Ingredients:
- 1 cup (125 g) all-purpose flour
- 2 large eggs
- 1 ½ cups (360 ml) whole milk
- 2 tablespoons (30 g) unsalted butter, melted
- ½ teaspoon salt
- 8 ounces (225 g) shrimp, peeled and deveined
- 8 ounces (225 g) scallops, cleaned
- 4 ounces (115 g) lump crab meat
- 2 tablespoons (30 ml) olive oil
- 2 cloves garlic, minced
- 1 tablespoon fresh lemon juice
- Salt and pepper to taste
- 2 tablespoons fresh dill, chopped
- ½ cup (120 ml) heavy cream
- 1 tablespoon (15 ml) fresh lemon juice
- 1 tablespoon fresh dill, chopped
- Salt and pepper to taste
Instructions:
- In a mixing bowl, whisk together flour and salt.

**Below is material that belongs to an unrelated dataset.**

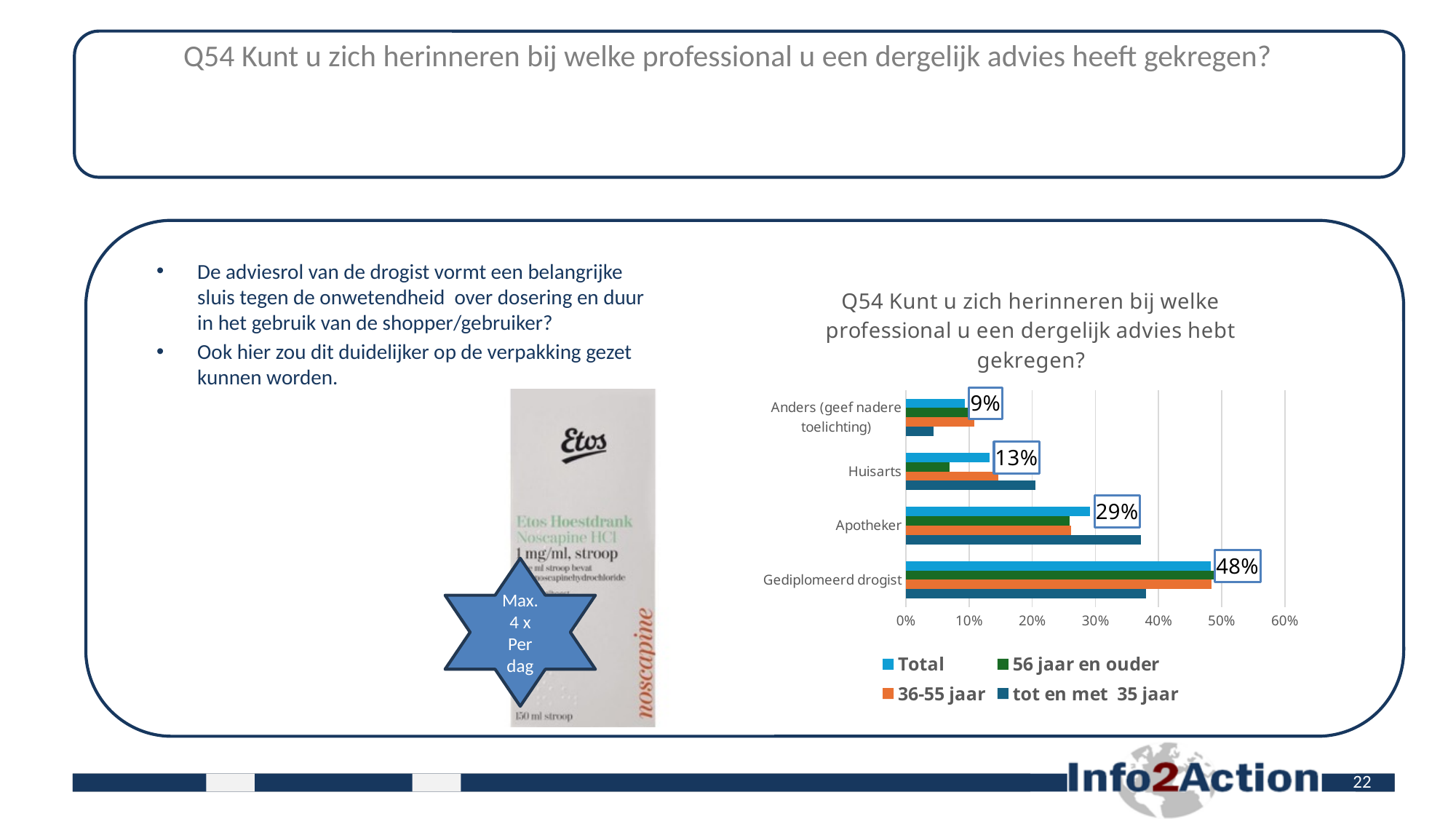
What is the Total value for Apotheker? 29% How many series does the legend list? 4 What is the Total value for Huisarts? 13% Which has a larger Total value, Apotheker or Huisarts? Apotheker What is the difference between the Total values for Gediplomeerd drogist and Apotheker? 19 percentage points Which category has the lowest Total value? Anders (geef nadere toelichting) What is the Total value for Anders (geef nadere toelichting)? 9% Is the value for 'tot en met 35 jaar' at Anders (geef nadere toelichting) greater or less than 10%? less Is the value for 'tot en met 35 jaar' at Gediplomeerd drogist greater or less than 30%? greater What is the Total value for Gediplomeerd drogist? 48% What kind of chart is shown on the slide? Bar chart Which category has the highest Total value? Gediplomeerd drogist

- In another bowl, beat the eggs and add the milk and melted butter.
- Gradually combine the wet and dry ingredients; whisk until smooth. Chill the batter for at least 30 minutes.

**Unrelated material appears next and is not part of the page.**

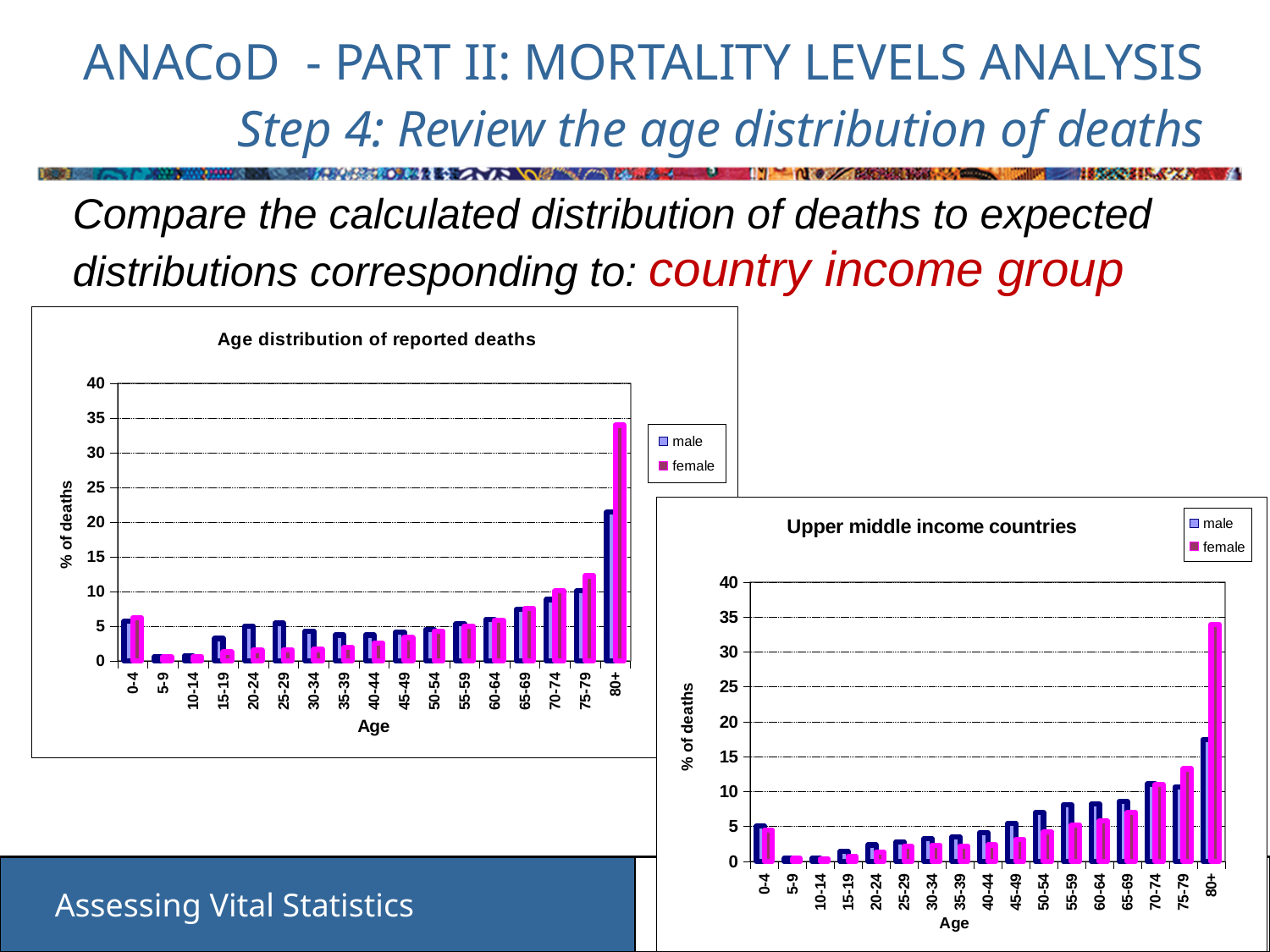
In the chart titled 'Age distribution of reported deaths', which is larger for the 20-24 age group, male or female? male In the chart titled 'Upper middle income countries', is the female value for 80+ greater or less than 30? greater In the chart titled 'Upper middle income countries', do the male values generally rise or fall from the 15-19 age group to the 80+ age group? rise In the chart titled 'Age distribution of reported deaths', which age group has the highest value for female? 80+ In the chart titled 'Age distribution of reported deaths', is the male value for 80+ greater or less than 15? greater In the chart titled 'Age distribution of reported deaths', is the female value for 80+ greater or less than 30? greater In the chart titled 'Age distribution of reported deaths', how many series does the legend list? 2 What is the y-axis label of the chart titled 'Upper middle income countries'? % of deaths In the chart titled 'Upper middle income countries', which is larger for the 55-59 age group, male or female? male In the chart titled 'Age distribution of reported deaths', how many age groups are shown on the x axis? 17 What kind of chart is the one titled 'Upper middle income countries'? bar chart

- Heat a non-stick skillet over medium heat; lightly grease.
- Pour a small ladle of batter, swirling to coat the bottom. Cook until edges lift and the bottom is lightly browned, about 2 minutes.
- Flip and cook for an additional minute. Repeat until all batter is used.
- In a skillet, heat olive oil over medium heat. Sauté garlic until fragrant; add shrimp and scallops, cooking until opaque (about 3-5 minutes).
- Stir in crab meat, lemon juice, salt, pepper, and dill; cook for an additional 1-2 minutes.
- In a saucepan, heat the cream over low heat; stir in lemon juice and dill. Season with salt and pepper; simmer until slightly thickened.
- Fill each crepe with a generous portion of the seafood filling and fold over. Place on a serving plate; drizzle with lemon-dill sauce.